Review: |
In 1977, shortly after watching Star Wars on the big screen, science fiction author Philip K. Dick went to address a convention of fans with a prepared talk. But it was not what anybody was expecting. In it, he announced that he believed he was living in a computer-generated simulation, not unlike the scenarios featured in his books, and went on to explain why this theory was valid enough to pass for the truth. Since then, the theory re-emerged with the 1999 blockbuster The Matrix, which took Dick's ideas to fashion a story depicting the modern world as created by a supercomputer to keep humanity docile and occupied - which some people took as a message of truth.
The Matrix, its directors and writers the Wachowski siblings will tell you, was intended as a metaphor for their identities as transgender women and how they woke up to that new way of seeing themselves and thinking about the world. Whether you think they were merely being wise after the fact and retrofitting their experiences as having since transitioned once their trilogy was released, or whether you accept their work was trying to tell both themselves and the audience something about sexuality, there is not much evidence they were intent on spawning a new way of rejecting what the majority of humanity saw around them every day, no matter what.
And yet, documentarian Rodney Ascher took this film as a jumping off point for a whole movement that grew in force as the internet bloomed in the world's homes and workplaces, leading billions to exist as avatars in what was called cyberspace, much as the Keanu Reeves character Neo did in its fictional realm. Throughout Ascher is wary, even cagey, about drawing any conclusions - he prefers to put a mass of information and opinion out there and allow the viewer to draw their own conclusions instead, an approach that either presents a fascinating look into cracked and obsessional psyches or will have you gritting your teeth in frustration.
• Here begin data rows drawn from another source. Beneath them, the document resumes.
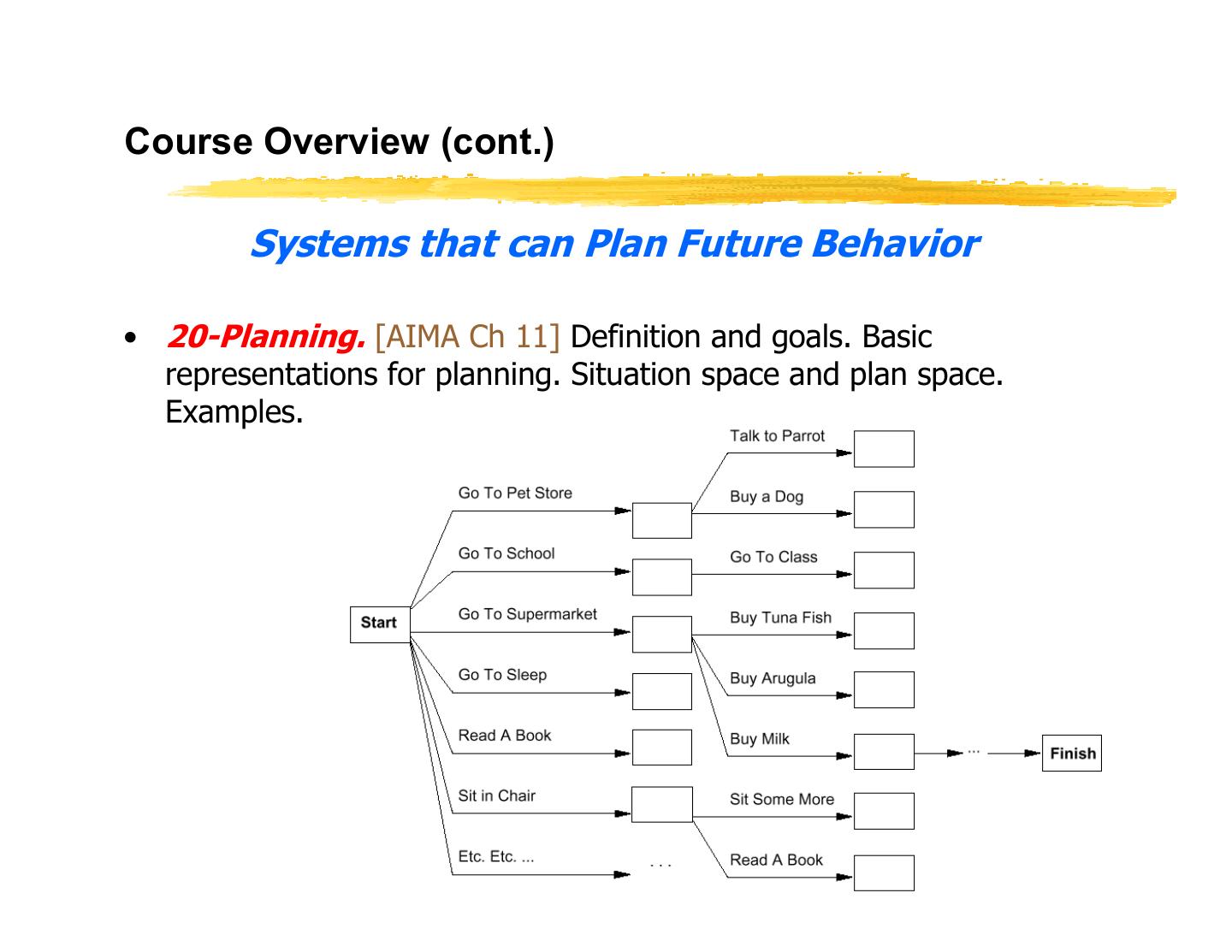 Course Overview (cont.)

Systems that can Plan Future Behavior

• 20-Planning. [AIMA Ch 11] Definition and goals. Basic representations for planning. Situation space and plan space. Examples.

Start
Go To Pet Store
Go To School
Go To Supermarket
Go To Sleep
Read A Book
Sit in Chair
Etc. Etc. ...
. . .
Talk to Parrot
Buy a Dog
Go To Class
Buy Tuna Fish
Buy Arugula
Buy Milk
Sit Some More
Read A Book
...
Finish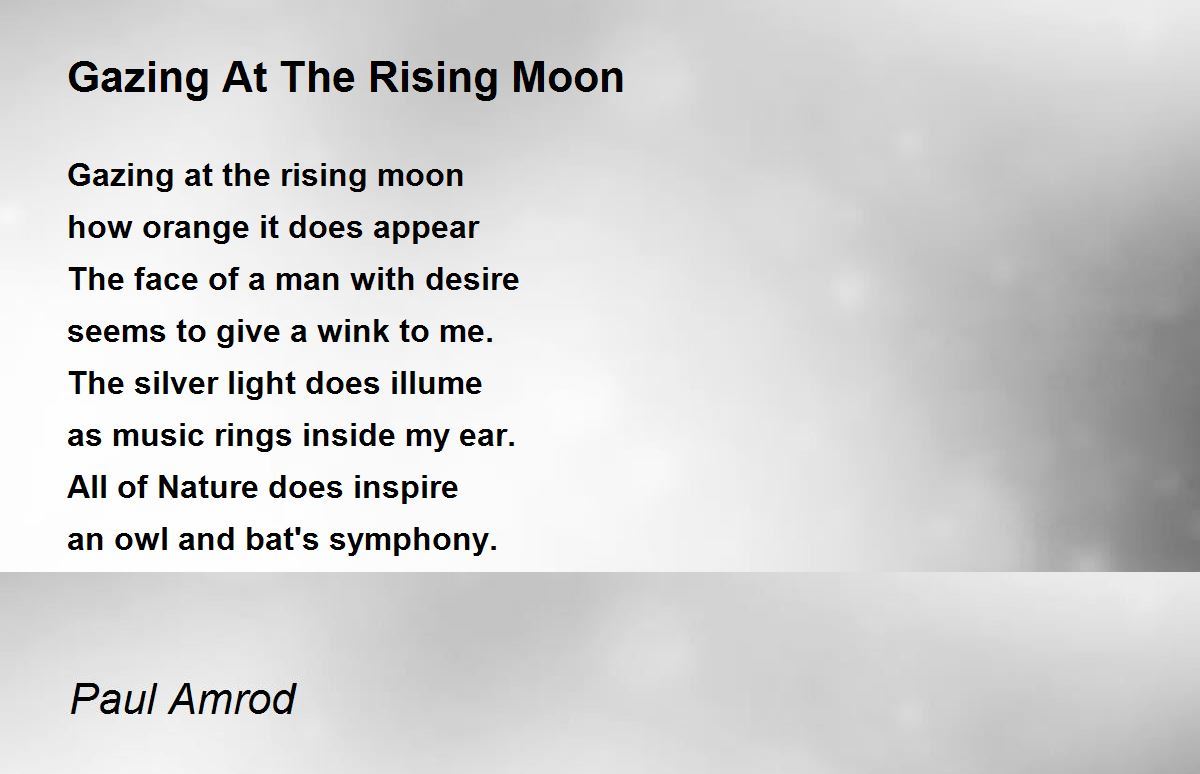 Gazing At The Rising Moon

Gazing at the rising moon
how orange it does appear
The face of a man with desire
seems to give a wink to me.
The silver light does illume
as music rings inside my ear.
All of Nature does inspire
an owl and bat's symphony.

Paul Amrod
And yet, something editorial is there.
There were interviews here with believers in the simulation theory, all represented in their homes over internet calls (appropriately), and all made to resemble slightly out of date CGI avatars, perhaps to conceal their identities (though their names are plain to see and they give out plenty of personal information - again, it's the internet). There are also interviews with experts on this subject, inasmuch as you can be an expert on what sounds like hokey vintage sci-fi paperbacks informed the whole subject, no matter that the theory is tracked back as far as Ancient Greek philosopher Plato, but as ever with this director, what was important was crafting a collage of unconventional points of view rather than solving any conundrums. Get to the heart of the subject by delving straight into its kookier elements, if not the downright psychotic.
Even so, there are moments when the true believers achieve a little clarity in that they understand this might not be entirely sane, or healthy. Late on Ascher introduces telephone testimony from a man who, at nineteen, was so preoccupied with The Matrix that he denied his reality and used it as an excuse to commit murder to prove that denial; it's now known as "The Matrix Defense" in American courts, though the killer was jolted out of his fantasy by the crime and subsequently refused to use it in his trial. But the fact that increasing numbers carry the gaming or internet world over into real life is cause for concern, which this film rather dances around, to its detriment. Nevertheless, Ascher uses his clips with laser precision to conjure his fugues of fact and fiction, bolstering the view that when pop culture replaces education the results ain't pretty. You imagine those who subscribe to this solipsism will be infuriated by the film, while those who find it insulting will be too, but it makes concrete something nebulous about the overarching superstitions and self-centredness of the twenty-first century, where anything is as real as you want it to be - or insist it is.
[A Glitch in the Matrix is released on 5 February 2021 on VOD platforms and Dogwoof On Demand.
A Glitch in the Matrix DVD and Blu-ray release 10 May 2021.]